## Text segment

════

Whatever you want to call them. They are real people. People with the same feelings that you have. With the same body parts and the same minds. The only thing that is different is that they are attracted to certain people.

Gays. Homos. Homosexuals. When a person is gay or more likely that a boy is gay, they are attracted to other boys.

Lesbians. Lezbos. A lesbian is girls that are attracted to other girls.

Bisexuals. Bi's. They are the people that are a certain percent gay and a certain percent lesbian. It's where a boy or girl likes both genders. They can be attracted to both. They can fall in love with both. They can date both.

But then there are the homophobs. They are afraid of homosexuals. I can guess that they are afraid that a gay or lesbian will try and make a move on them when they don't want them to. These kind of people think that being gay or lesbian is wrong, that they are disgusting for being so.

I can proudly say that I'm bisexual. I am more attracted to girls then guys, but guys can still flip my switch. I knew I was bi the moment I kissed another girl. That was in kindergarden. Then when I grew a little older, I messed around with other girls. I thought it was normal. Guys didn't like girls and other girls said guys had coodies. I'm sure all of the boys said the same.

════

## Information provided

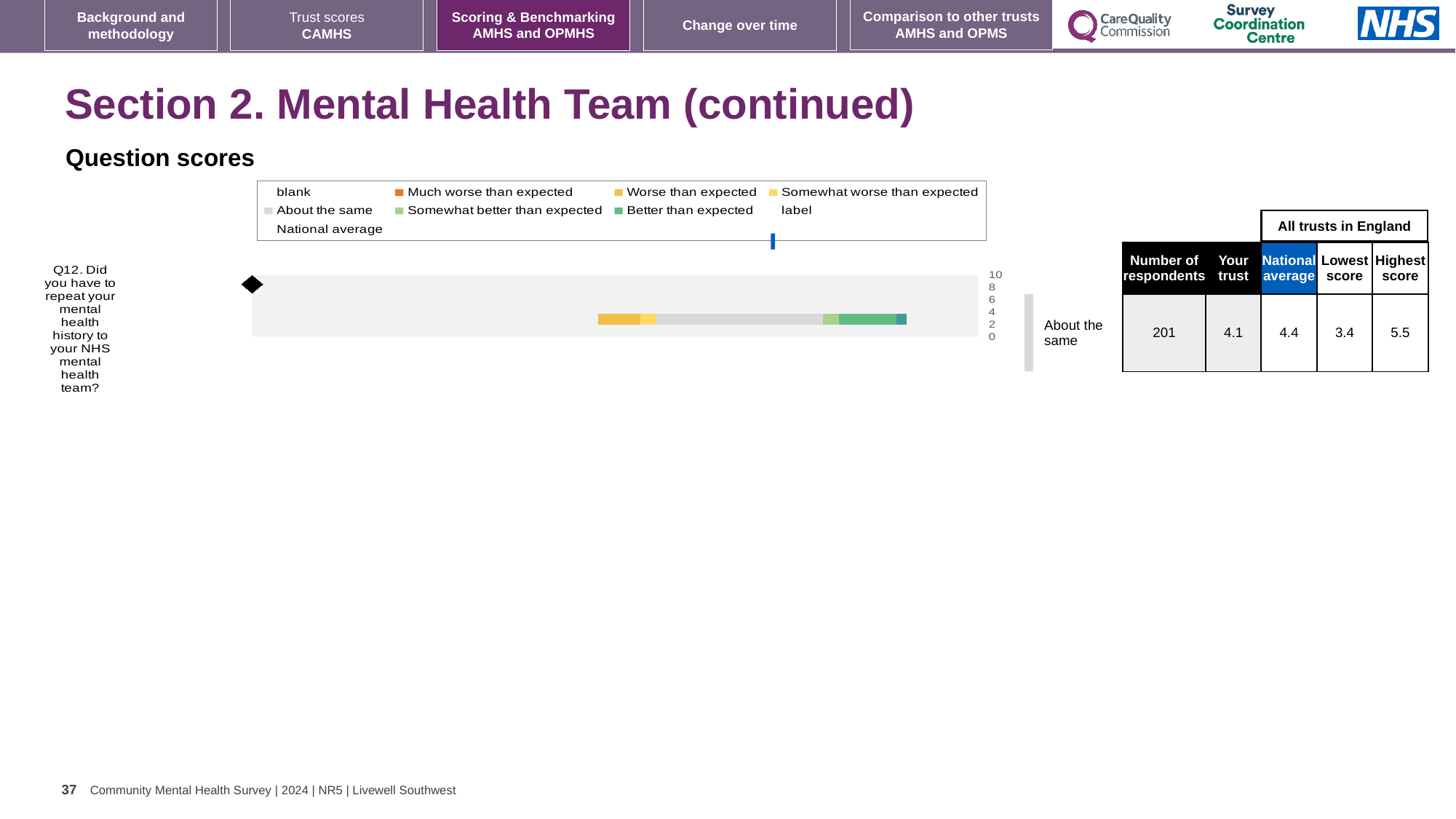
Which is larger for Q12, the 'Your trust' score or the national average? National average What is the benchmark category label shown next to the bar for Q12? About the same Which question is plotted in the chart? Q12. Did you have to repeat your mental health history to your NHS mental health team? What is the highest score among all trusts in England for Q12? 5.5 What is the lowest score among all trusts in England for Q12? 3.4 What is the difference between the national average and the 'Your trust' score for Q12? 0.3 How many survey questions are plotted in the chart? 1 What is the 'Your trust' score for Q12? 4.1 What kind of chart is shown on the slide? bar chart What is the difference between the highest and lowest scores among all trusts in England for Q12? 2.1 What is the national average score for Q12? 4.4 What is the number of respondents for Q12? 201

════

## Using the information
A. In the piece on sexual orientation, at what point did the writer know they were bisexual?
B. Render this sentence from the piece on sexual orientation in Spanish: "I knew I was bi the moment I kissed another girl."
C. Carry on the piece on sexual orientation, starting right after its final sentence.

## Answers to each task
A. The moment the writer kissed another girl, which was in kindergarten.

B. Supe que era bi en el momento en que besé a otra chica.

C.
I became aware that I was seriously bisexual when I was attracted to my friend, Sara. She was pretty and I began to have feelings for her. Like a normal girl would a boy. But she was a girl. But I felt no shame in it. One day, I told her that I liked her and that, if she wanted to, we could date. She told me she was bi and said yes. I was happy. We both came out to my mother on a Halloween night. I told my mother that I was dating Sara and I liked girls and guys both the same.

But that was back then. Me and Sara aren't dating anymore, but we still have enough feelings for each other to mess around from time to time. I also mess around with a girl named Emily. She and Sara are best friends. But me and Emily and Sara are best friends all together. Though, me and Sara tend to fight a lot and break apart, we just can't ignore each other forever. So we forgive each other and make up. Till the next fight, of course.

At this moment, Sara claims to be in love with a girl she met online. I don't mind. As long as she is happy and still willing to mess around from time to time, I'll suport her through it. Emily is dating my good friend Mike Smith. He's really funny and a very good friend. He's a fool most of the time, but when you want to have a serious conversation, he's there for you. He cares alot for Emily and vise versa.

As for me, I was dating a girl named Amber. I liked her a lot. There are still days that I wish I could still be with her. That I could kiss her again. That I could call her without the cold harsh '******** you' comment. As you can see, we had to break up. We just didn't fit together, as she called it. I called it cheating. But to each her own, right? She was beautiful, though. But beauty isn't everything if you don't have a true heart.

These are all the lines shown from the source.